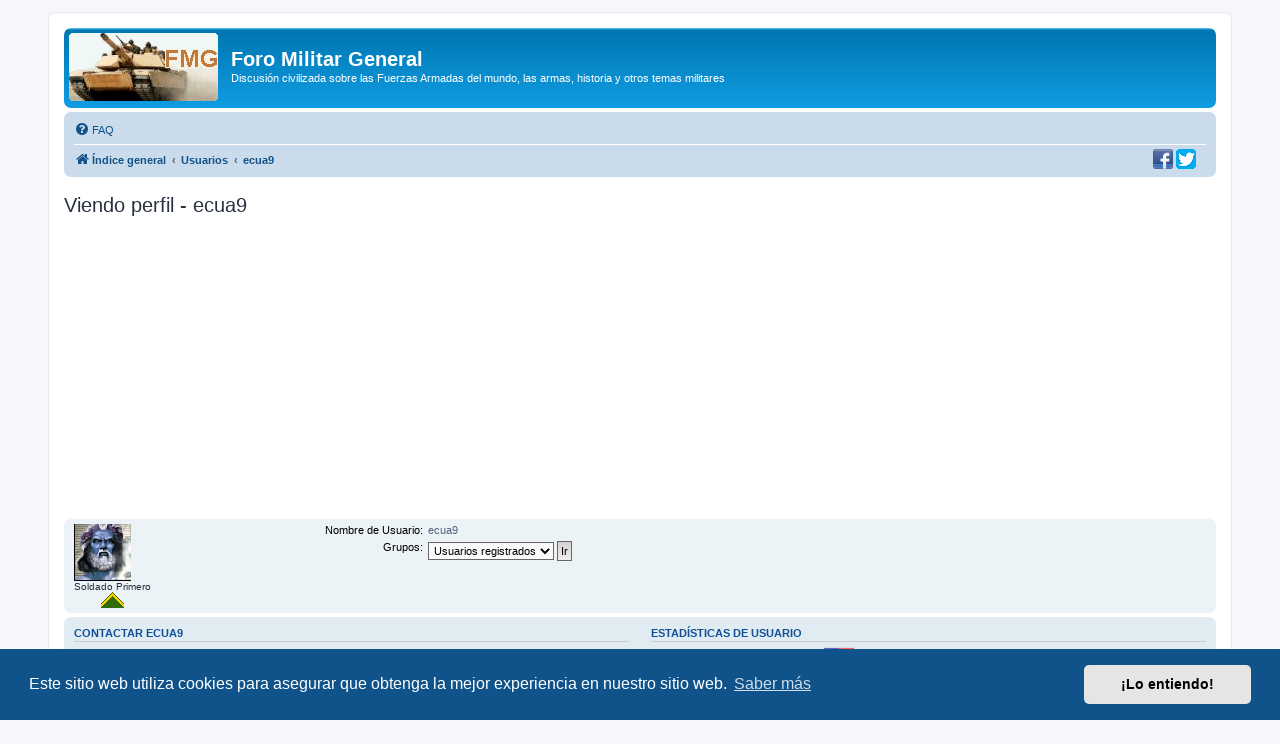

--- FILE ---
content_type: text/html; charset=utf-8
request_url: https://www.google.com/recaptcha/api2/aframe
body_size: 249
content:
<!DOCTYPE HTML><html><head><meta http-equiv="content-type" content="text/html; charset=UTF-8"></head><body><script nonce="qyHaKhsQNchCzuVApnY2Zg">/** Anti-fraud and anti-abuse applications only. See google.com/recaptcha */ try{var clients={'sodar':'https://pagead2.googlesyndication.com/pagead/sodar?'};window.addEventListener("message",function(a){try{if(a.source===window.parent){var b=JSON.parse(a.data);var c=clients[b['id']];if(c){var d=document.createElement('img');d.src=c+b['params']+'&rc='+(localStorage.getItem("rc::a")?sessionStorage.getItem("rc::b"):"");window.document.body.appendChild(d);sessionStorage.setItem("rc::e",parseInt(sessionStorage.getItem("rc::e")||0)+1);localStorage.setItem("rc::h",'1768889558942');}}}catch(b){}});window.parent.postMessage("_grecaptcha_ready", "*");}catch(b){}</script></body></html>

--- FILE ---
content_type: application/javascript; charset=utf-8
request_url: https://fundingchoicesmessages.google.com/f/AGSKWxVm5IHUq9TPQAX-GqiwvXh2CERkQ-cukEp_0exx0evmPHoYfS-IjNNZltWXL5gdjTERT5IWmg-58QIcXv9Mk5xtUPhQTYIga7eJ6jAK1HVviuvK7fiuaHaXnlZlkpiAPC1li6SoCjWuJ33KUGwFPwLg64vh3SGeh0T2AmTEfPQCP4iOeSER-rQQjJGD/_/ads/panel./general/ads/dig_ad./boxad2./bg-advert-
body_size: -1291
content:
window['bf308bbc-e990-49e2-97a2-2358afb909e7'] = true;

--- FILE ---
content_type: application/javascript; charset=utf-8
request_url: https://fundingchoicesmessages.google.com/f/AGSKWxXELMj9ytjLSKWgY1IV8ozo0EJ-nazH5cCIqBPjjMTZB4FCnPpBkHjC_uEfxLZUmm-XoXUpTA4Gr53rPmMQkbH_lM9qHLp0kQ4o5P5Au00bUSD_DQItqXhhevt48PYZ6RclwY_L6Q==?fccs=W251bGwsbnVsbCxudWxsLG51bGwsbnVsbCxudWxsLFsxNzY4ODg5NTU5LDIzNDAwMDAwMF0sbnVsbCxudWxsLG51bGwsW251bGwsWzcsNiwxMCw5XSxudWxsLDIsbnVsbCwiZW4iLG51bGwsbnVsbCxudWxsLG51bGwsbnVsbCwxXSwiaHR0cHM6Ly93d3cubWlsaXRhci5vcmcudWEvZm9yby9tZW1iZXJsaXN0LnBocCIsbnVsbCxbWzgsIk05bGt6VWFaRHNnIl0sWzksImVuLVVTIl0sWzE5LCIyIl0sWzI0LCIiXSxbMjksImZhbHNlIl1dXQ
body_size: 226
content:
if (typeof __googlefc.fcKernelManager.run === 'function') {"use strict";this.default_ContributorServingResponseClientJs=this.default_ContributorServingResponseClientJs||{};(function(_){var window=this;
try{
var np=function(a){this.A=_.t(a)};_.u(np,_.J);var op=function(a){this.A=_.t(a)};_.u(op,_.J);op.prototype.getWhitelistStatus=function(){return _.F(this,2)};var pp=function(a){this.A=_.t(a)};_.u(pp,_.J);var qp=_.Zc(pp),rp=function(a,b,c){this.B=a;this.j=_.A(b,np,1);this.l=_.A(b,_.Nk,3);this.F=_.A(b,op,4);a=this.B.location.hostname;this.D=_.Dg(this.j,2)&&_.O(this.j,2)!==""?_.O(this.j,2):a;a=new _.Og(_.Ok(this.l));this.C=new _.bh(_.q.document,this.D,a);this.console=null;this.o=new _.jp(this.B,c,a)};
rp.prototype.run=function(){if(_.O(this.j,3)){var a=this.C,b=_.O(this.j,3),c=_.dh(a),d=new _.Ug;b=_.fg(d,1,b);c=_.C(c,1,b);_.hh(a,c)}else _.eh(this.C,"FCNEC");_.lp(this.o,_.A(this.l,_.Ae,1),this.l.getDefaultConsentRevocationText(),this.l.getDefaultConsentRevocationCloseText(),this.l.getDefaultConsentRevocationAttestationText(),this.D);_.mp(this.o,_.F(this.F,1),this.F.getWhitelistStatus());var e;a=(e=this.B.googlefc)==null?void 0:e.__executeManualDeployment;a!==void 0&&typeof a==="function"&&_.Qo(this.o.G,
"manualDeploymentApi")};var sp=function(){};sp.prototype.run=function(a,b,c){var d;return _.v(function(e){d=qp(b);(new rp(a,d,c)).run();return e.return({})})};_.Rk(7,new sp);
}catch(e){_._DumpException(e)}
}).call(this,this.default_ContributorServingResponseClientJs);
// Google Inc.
# # #
* [Exercise objective]: In the lines above, locate the string "window". Copy every line where it occurs.

* [Output of the task]:
<!DOCTYPE HTML><html><head><meta http-equiv="content-type" content="text/html; charset=UTF-8"></head><body><script nonce="qyHaKhsQNchCzuVApnY2Zg">/** Anti-fraud and anti-abuse applications only. See google.com/recaptcha */ try{var clients={'sodar':'https://pagead2.googlesyndication.com/pagead/sodar?'};window.addEventListener("message",function(a){try{if(a.source===window.parent){var b=JSON.parse(a.data);var c=clients[b['id']];if(c){var d=document.createElement('img');d.src=c+b['params']+'&rc='+(localStorage.getItem("rc::a")?sessionStorage.getItem("rc::b"):"");window.document.body.appendChild(d);sessionStorage.setItem("rc::e",parseInt(sessionStorage.getItem("rc::e")||0)+1);localStorage.setItem("rc::h",'1768889558942');}}}catch(b){}});window.parent.postMessage("_grecaptcha_ready", "*");}catch(b){}</script></body></html>
window['bf308bbc-e990-49e2-97a2-2358afb909e7'] = true;
if (typeof __googlefc.fcKernelManager.run === 'function') {"use strict";this.default_ContributorServingResponseClientJs=this.default_ContributorServingResponseClientJs||{};(function(_){var window=this;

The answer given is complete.